Collected data:
■ ■ ■ ■ ■ ■ ■

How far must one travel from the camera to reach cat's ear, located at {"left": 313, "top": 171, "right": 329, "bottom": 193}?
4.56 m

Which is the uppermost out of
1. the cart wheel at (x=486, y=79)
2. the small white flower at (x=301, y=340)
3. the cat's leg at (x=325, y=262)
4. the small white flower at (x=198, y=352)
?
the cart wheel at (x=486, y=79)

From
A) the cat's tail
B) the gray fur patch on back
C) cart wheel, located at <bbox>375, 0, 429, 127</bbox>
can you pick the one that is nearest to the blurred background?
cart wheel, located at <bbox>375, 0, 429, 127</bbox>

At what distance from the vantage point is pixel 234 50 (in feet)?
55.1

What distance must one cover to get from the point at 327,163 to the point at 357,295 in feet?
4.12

■ ■ ■ ■ ■ ■ ■

#### DIRECTIONS FOR THIS TASK
Starting at the line that contains "Which is the uppermost out of", quote each remaining line of the entries above, unchanged.

#### RESULT FOR THIS TASK
Which is the uppermost out of
1. the cart wheel at (x=486, y=79)
2. the small white flower at (x=301, y=340)
3. the cat's leg at (x=325, y=262)
4. the small white flower at (x=198, y=352)
?
the cart wheel at (x=486, y=79)

From
A) the cat's tail
B) the gray fur patch on back
C) cart wheel, located at <bbox>375, 0, 429, 127</bbox>
can you pick the one that is nearest to the blurred background?
cart wheel, located at <bbox>375, 0, 429, 127</bbox>

At what distance from the vantage point is pixel 234 50 (in feet)?
55.1

What distance must one cover to get from the point at 327,163 to the point at 357,295 in feet?
4.12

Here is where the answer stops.